Based on (15), when  $Pr_{sw}$  is fixed, a larger  $I_C$  implies a larger maximum allowable cell current  $I_{R2}$ . When the write pulse width is longer than 10 ns, the relationship between  $I_C$  and the write pulse width t can be expressed by a theoretical equation as [6]

$$I_{\rm C} = I_{\rm C0} \left[ 1 - \left(\frac{kT}{E}\right) \ln\left(\frac{\tau}{\tau_0}\right) \right]. \tag{16}$$

Here  $I_{C0}$  is the critical switching current at 0 K;  $\tau_0$  is the inverse of the attempt frequency, or the write pulse width at 0 K; k is the Boltzmann constant; and T is the operating temperature. E is the magnetization stability energy barrier height. When E increases, MTJ becomes more stable, and hence a higher  $I_C$  is required to flip the magnetization of MTJ.

When an external magnetic field exists, magnetization stability energy barrier height E can be calculated as [15]

$$E = K_u V \left[ 1 + \left(\frac{H}{H_k}\right)^2 \right]$$
(17a)

when the longitudinal component of the magnetic field is the same as the magnetization direction of the free layer, or

$$E = K_u V \left[ 1 - \left(\frac{H}{H_k}\right)^2 \right]$$
(17b)

when the longitudinal component of the magnetic field is opposite to the magnetization direction of the free layer. Here  $K_u$  is the uniaxial anisotropy energy; V is the volume of the free layer; H is the longitudinal component of the external field;  $H_k$  is the anisotropy field.
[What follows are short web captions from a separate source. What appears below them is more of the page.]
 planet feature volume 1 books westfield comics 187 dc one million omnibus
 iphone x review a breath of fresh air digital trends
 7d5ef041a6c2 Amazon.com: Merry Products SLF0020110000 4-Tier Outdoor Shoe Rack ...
Based on the above analysis, we proposed *R-I* curve skewing technique to improve  $I_{R2}$  without affecting the write performance and the reliability of STT-RAM: in read operations, we apply a proper external magnetic field to raise the magnetization stability energy barrier height of MTJs. Therefore, the critical switching current and the maximum allowable cell current are temporarily increased.

Fig. 7 depicts the concept of R-I curve skewing. We assume the cell current always passes through the MTJ from the free layer to the reference layer. The magnetic direction of the external field is opposite to that of the reference layer. When the original data is "1", the magnetization stability energy barrier height E is increased as (17a). The maximum allowable cell current increases accordingly. When the original data stored in the MTJ is "0", the magnetization stability energy barrier height E is reduced as (17b). However, the cell current in read operations will not change the magnetization direction of the free layer at such a direction.
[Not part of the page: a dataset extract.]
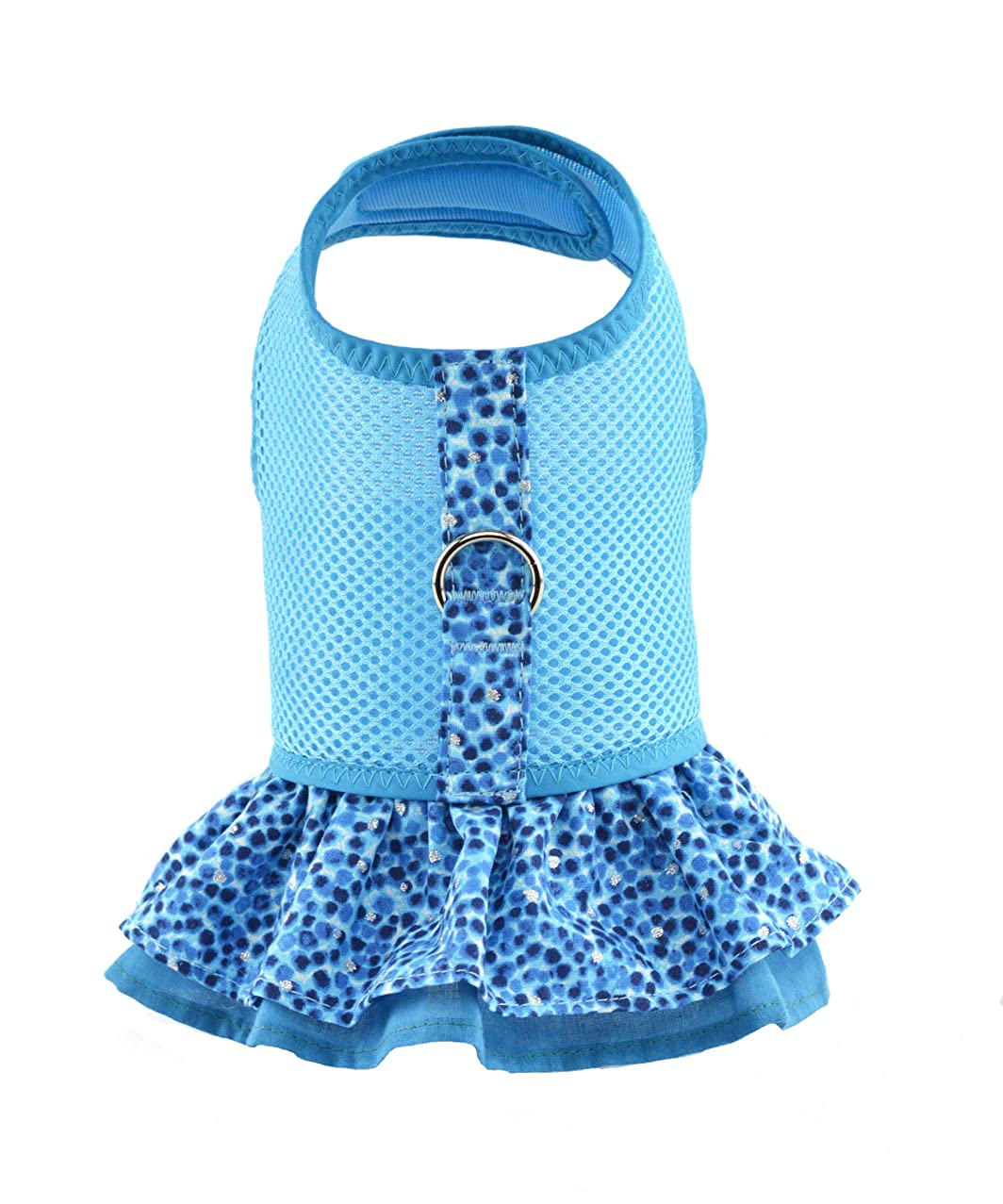 Aqua Air Mesh Ruffled Dog Vest Harness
The measured R-I sweep curves of the same MTJ under the external magnetic fields with a longitudinal component of 47 oe and 68 oe are shown in Fig. 2. Here the magnetic direction of the external field is opposite to that of the reference layer. As expected, the critical switching current  $I_{\rm C}$  increases as the magnitude of applied magnetic field increases. When an external field of 68 oe is applied,  $I_{\rm C}$  increases up to ~750  $\mu$ A.

Fig. 8 shows one possible STT-RAM cell design with R-I curve skewing technique. A metal wire is put on the top of the memory cell. During a read operation, a current is injected into the metal wire and generates the required magnetic field. Assume the distance between the MTJ device and the metal wire is 0.25  $\mu$ m, which is the typical distance between Metal 3 and Metal 4 layers in 130 nm CMOS technology [18], the amplitude of current to generate a magnetic field of 68 oe is less than 8 mA with magnetic cladding [16]. This generated magnetic field can be shared by multiple memory bits in one read operation. Note that the required magnitude of the longitudinal magnetic field to flip the magnetization direction of free layer is above 300 oe [17], which is much higher than that of the applied magnetic field in our R-I curve skewing technique. Hence, the probability of the external magnetic field to disturb other STT-RAM bits is negligible.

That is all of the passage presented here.